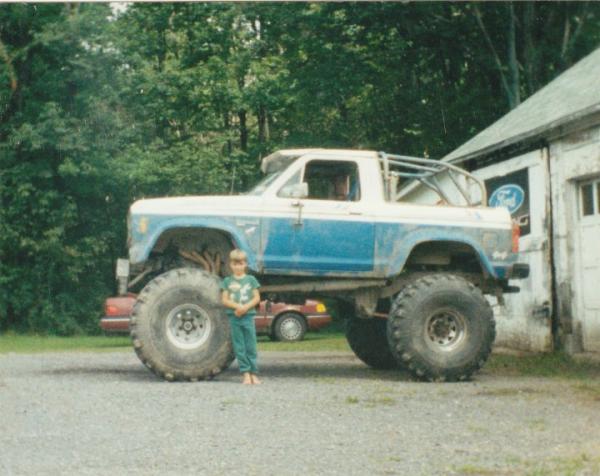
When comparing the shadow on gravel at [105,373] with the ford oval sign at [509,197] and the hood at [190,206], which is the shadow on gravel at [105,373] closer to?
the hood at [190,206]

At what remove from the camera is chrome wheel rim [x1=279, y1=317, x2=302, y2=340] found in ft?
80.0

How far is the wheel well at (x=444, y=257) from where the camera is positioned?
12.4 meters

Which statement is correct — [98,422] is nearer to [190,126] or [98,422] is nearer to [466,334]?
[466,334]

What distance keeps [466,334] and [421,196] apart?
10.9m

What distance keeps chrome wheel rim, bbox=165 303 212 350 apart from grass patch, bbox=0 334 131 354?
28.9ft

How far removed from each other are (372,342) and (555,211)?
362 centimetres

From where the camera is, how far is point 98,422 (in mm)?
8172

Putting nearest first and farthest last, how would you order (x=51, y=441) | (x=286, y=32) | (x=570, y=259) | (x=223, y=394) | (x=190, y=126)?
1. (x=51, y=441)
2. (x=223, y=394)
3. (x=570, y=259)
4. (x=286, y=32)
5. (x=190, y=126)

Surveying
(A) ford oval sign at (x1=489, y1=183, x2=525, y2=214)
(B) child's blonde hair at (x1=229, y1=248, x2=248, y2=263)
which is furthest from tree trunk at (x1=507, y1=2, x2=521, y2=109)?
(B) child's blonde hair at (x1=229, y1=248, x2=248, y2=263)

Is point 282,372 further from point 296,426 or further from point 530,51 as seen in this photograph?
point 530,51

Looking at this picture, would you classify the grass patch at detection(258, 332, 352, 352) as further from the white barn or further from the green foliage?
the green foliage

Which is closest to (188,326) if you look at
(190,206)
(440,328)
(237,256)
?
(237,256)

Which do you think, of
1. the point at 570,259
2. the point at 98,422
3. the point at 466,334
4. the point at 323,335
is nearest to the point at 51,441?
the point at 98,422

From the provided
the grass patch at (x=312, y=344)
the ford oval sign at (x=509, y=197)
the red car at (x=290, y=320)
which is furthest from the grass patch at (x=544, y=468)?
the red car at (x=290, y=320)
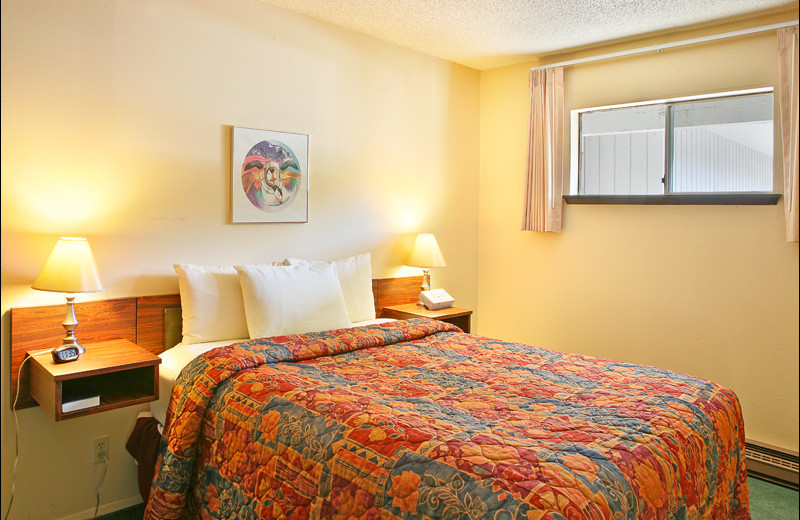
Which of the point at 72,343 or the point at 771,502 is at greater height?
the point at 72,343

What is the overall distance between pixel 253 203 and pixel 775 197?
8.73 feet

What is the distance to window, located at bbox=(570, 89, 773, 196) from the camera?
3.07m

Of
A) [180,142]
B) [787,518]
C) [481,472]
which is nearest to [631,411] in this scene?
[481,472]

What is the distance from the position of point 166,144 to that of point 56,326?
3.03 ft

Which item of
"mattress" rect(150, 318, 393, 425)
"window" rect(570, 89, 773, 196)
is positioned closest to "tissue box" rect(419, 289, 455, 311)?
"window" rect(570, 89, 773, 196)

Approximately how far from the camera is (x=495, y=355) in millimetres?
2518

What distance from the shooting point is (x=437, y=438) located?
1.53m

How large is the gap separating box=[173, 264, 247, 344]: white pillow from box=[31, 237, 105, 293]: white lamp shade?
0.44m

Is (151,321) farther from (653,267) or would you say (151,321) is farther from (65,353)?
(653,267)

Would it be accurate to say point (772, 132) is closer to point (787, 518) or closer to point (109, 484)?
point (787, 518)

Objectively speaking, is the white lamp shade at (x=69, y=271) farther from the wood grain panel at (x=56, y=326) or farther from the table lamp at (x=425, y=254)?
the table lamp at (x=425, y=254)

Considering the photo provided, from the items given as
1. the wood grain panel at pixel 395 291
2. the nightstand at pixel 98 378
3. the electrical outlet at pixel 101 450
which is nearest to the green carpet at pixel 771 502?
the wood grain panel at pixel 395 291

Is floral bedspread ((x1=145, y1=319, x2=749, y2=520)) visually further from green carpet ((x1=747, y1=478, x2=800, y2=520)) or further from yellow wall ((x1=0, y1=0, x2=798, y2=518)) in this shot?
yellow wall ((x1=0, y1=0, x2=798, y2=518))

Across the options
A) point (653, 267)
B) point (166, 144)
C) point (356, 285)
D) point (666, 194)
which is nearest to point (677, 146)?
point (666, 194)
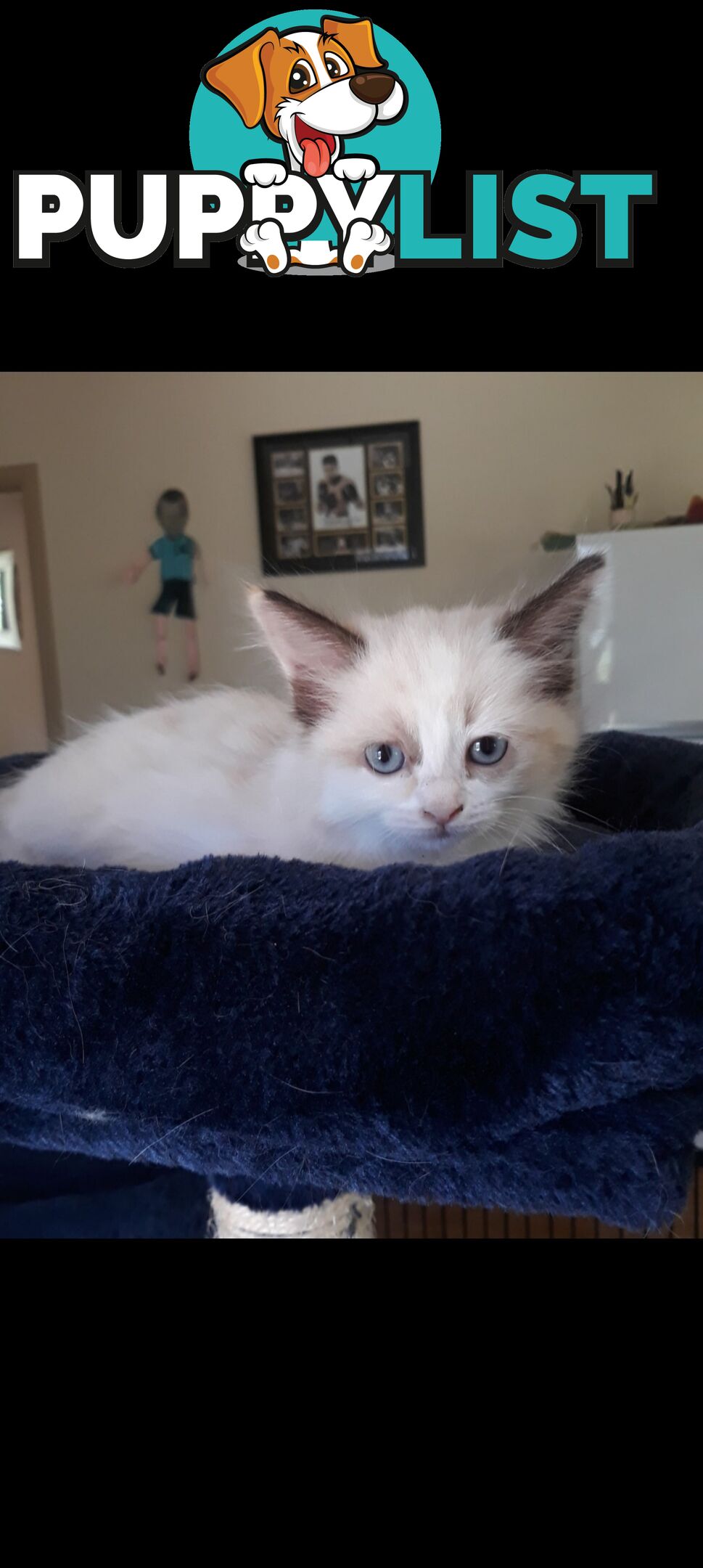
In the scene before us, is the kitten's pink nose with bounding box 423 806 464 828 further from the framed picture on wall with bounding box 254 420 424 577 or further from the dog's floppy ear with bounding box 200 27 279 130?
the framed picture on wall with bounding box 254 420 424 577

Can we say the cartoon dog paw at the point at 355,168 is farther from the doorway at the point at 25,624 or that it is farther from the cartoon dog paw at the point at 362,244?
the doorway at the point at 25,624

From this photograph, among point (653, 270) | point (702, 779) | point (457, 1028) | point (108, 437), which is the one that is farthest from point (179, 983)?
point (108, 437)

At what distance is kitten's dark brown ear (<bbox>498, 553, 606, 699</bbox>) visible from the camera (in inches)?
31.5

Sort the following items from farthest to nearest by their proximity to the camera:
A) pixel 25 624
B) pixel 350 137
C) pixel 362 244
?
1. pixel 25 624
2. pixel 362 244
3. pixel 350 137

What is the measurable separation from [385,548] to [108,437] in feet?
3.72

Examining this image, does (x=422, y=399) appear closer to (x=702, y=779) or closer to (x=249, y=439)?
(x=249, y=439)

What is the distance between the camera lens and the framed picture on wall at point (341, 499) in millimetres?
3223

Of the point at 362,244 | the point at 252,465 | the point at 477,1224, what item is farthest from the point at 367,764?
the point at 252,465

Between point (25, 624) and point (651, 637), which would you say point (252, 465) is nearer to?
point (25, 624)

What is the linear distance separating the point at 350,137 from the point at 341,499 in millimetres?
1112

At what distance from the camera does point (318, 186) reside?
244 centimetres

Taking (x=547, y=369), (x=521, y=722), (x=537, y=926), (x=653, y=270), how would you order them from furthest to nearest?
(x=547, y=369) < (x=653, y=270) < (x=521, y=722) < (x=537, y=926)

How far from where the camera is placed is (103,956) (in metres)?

+ + +

> [SHORT PROBLEM] Could you rewrite everything from the line containing "At what distance is" down to the line containing "3. pixel 350 137", swapping "items" for "locations" and keeping every other word the same?

> [COMPLETE ANSWER]
At what distance is kitten's dark brown ear (<bbox>498, 553, 606, 699</bbox>) visible from the camera (in inches)?
31.5

Sort the following locations from farthest to nearest by their proximity to the camera:
A) pixel 25 624
B) pixel 350 137
C) pixel 362 244
?
1. pixel 25 624
2. pixel 362 244
3. pixel 350 137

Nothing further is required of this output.